I was plenty sad to hear that musician Glen Campbell has been diagnosed with Alzheimer's disease. He, his wife and his family probably have a rocky road ahead.
It also made me sad to hear why his wife, Kim Woollen, felt it necessary to disclose Campbell’s condition: As she told People magazine, “... if he flubs a lyric or gets confused on stage, I wouldn’t want people to think, ‘What’s the matter with him? Is he drunk?’ ”
Campbell, 75, has of course had his issues with alcohol and public drunkenness. But the fear that a person with Alzheimer's may be mistaken for the town drunk is one that’s all too familiar to people who have watched loved ones suffer from this awful disease.
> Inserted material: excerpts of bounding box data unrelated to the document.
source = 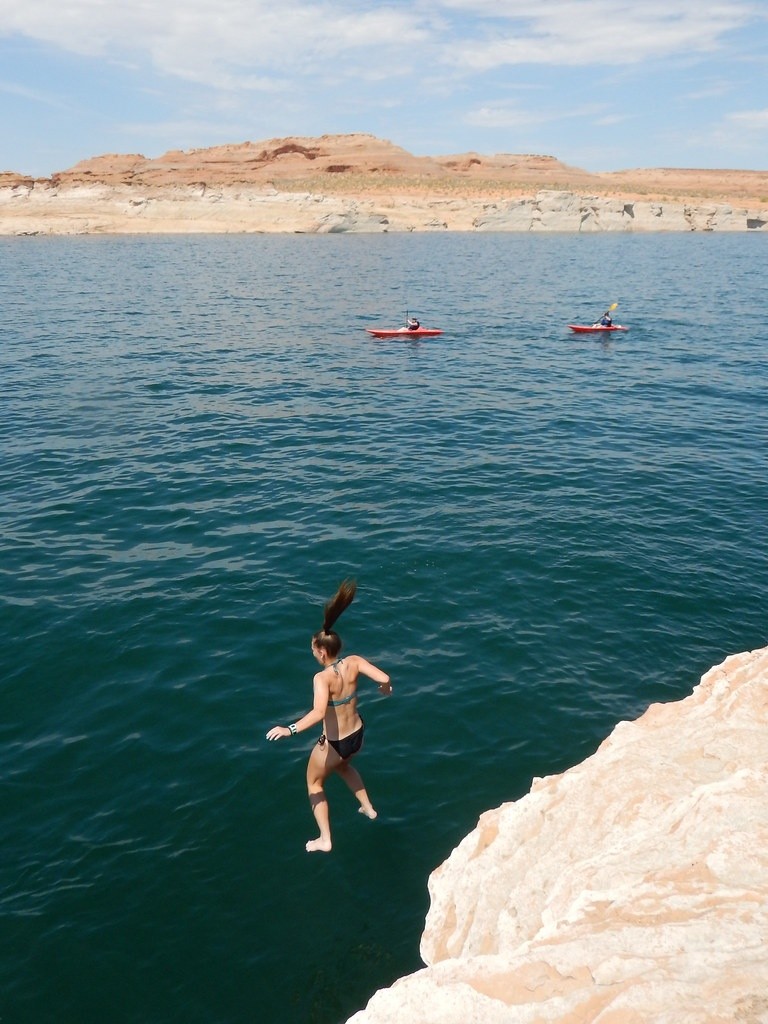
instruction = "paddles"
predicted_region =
[405,309,409,328]
[592,303,618,323]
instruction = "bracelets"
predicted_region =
[288,724,297,735]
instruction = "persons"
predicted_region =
[398,317,419,331]
[594,313,613,327]
[266,579,392,852]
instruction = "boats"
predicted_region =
[365,324,447,338]
[567,323,631,333]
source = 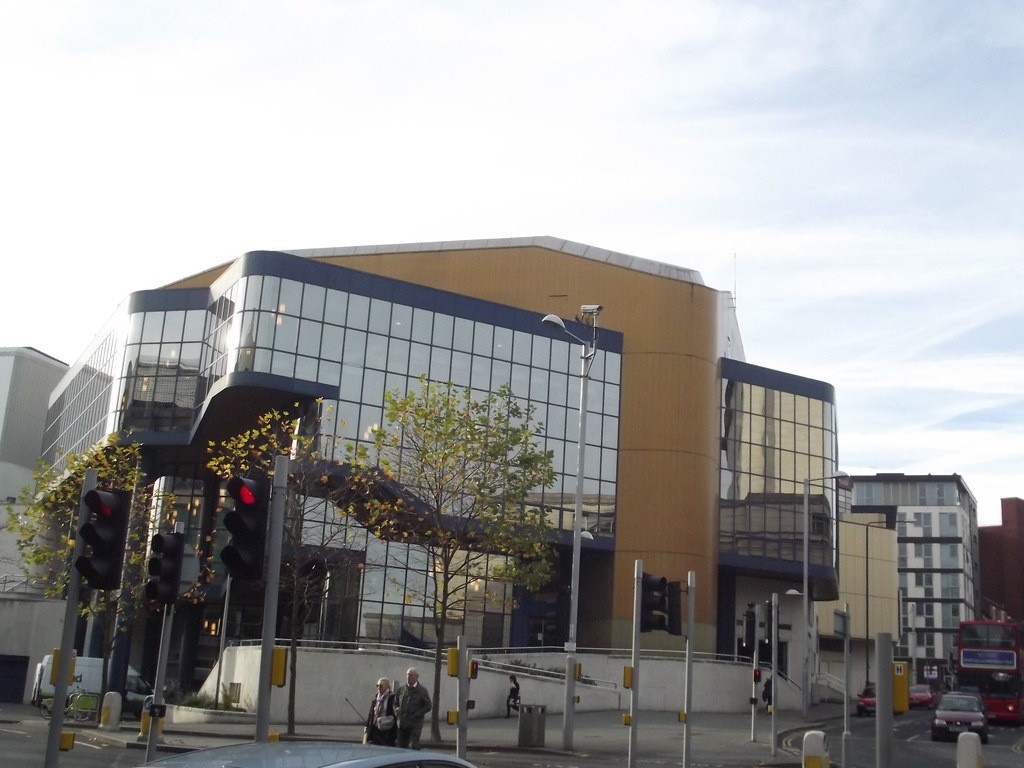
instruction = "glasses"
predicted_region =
[376,685,382,687]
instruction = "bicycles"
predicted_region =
[39,686,91,721]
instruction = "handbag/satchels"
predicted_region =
[377,715,395,730]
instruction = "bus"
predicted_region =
[957,621,1024,724]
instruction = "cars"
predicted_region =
[931,690,989,744]
[909,682,939,711]
[856,681,876,717]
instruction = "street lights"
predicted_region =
[541,314,591,749]
[865,519,919,689]
[801,470,849,713]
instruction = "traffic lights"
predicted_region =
[219,475,272,580]
[469,659,478,679]
[623,665,631,688]
[753,668,762,682]
[678,711,685,722]
[75,485,132,591]
[576,662,582,680]
[142,530,185,603]
[273,646,288,687]
[447,709,457,723]
[643,574,682,635]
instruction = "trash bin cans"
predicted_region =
[518,704,546,747]
[137,695,167,742]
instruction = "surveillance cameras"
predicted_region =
[580,305,603,314]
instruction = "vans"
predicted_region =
[31,655,167,718]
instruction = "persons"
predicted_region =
[764,676,773,715]
[505,675,520,718]
[366,679,399,747]
[393,666,431,751]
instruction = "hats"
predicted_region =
[509,675,516,679]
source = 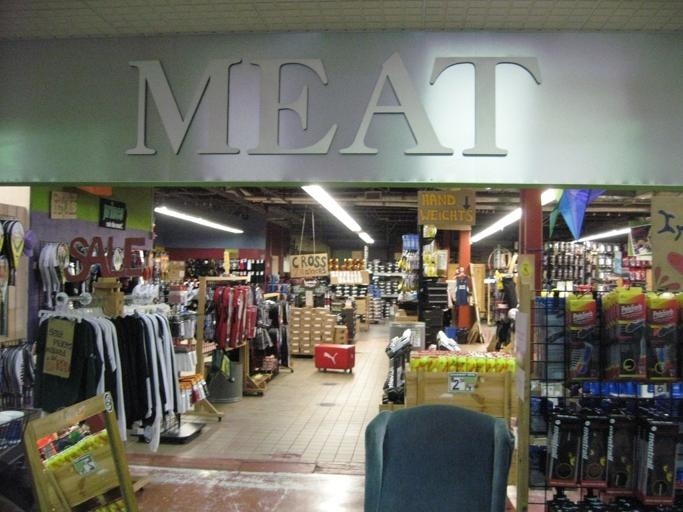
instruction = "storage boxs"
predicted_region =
[287,305,336,356]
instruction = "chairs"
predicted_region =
[363,406,513,512]
[20,391,138,512]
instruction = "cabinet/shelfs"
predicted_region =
[327,247,404,331]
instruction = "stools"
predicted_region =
[314,342,355,375]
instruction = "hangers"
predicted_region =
[36,294,168,327]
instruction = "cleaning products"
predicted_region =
[566,285,682,345]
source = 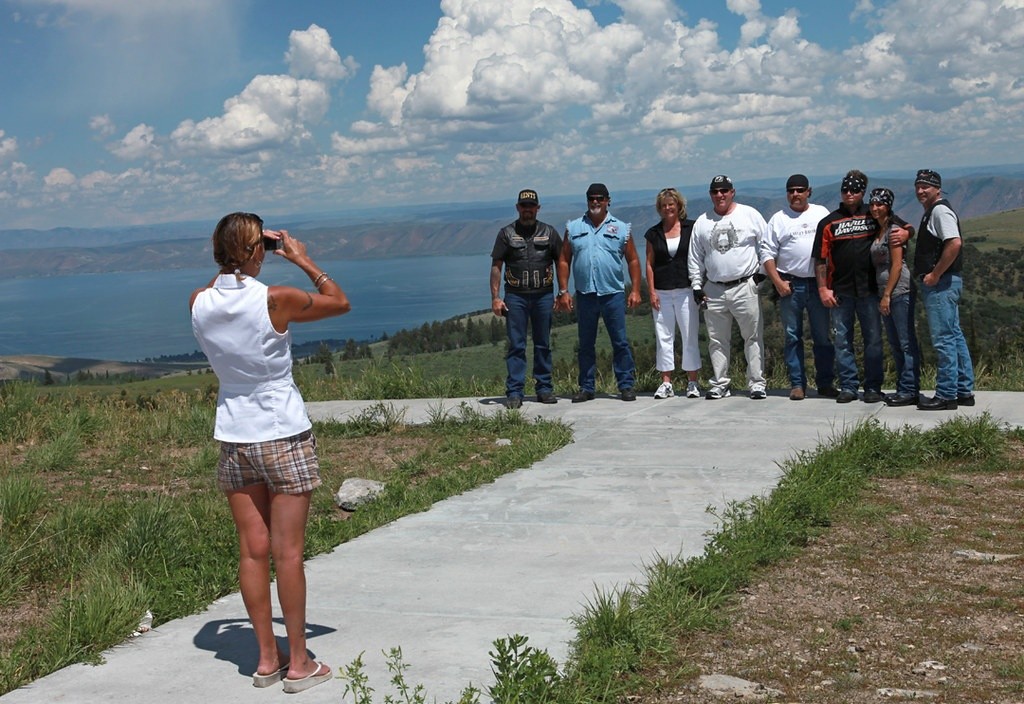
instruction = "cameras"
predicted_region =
[700,301,708,310]
[264,235,285,250]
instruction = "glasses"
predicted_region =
[661,188,678,193]
[917,169,937,178]
[840,186,862,194]
[710,188,730,194]
[786,187,808,193]
[587,197,606,201]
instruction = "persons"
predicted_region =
[869,188,922,407]
[558,183,641,403]
[644,188,702,399]
[811,170,915,404]
[490,189,564,409]
[188,212,352,693]
[913,170,977,409]
[687,175,770,400]
[760,175,838,399]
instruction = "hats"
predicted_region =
[517,188,539,205]
[914,171,942,188]
[710,175,734,189]
[587,183,609,198]
[786,173,809,188]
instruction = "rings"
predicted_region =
[883,309,887,311]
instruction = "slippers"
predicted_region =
[252,658,290,688]
[282,660,333,693]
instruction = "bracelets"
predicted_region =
[557,289,568,298]
[314,272,327,286]
[316,277,333,290]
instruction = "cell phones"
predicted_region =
[502,310,508,317]
[774,283,795,297]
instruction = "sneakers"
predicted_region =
[686,383,701,397]
[536,391,557,404]
[620,388,636,401]
[572,392,595,403]
[886,395,920,406]
[916,392,976,411]
[790,387,805,399]
[863,391,884,403]
[837,392,857,402]
[750,387,766,398]
[705,386,731,399]
[818,385,840,398]
[506,395,522,409]
[653,383,674,399]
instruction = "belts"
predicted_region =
[717,276,751,286]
People with Alzheimer’s indeed often display behaviors associated with inebriation — and to all manner of other behaviors that don’t go over well in polite society. Their caretakers have to endure a lot of disapproving looks from strangers who have no clue.
Glen Campbell apparently intends to continue performing; he’s got a farewell tour planned. More power to him. But there will come a time when he just can’t get up there and sing anymore. It may be hard for him and his family to recognize when that time has arrived; they may try to cling to what once was reality, reluctant to give in to the new reality, for a while. People around them will need to be patient and cut them some slack. And not assume Mr. Campbell is drunk.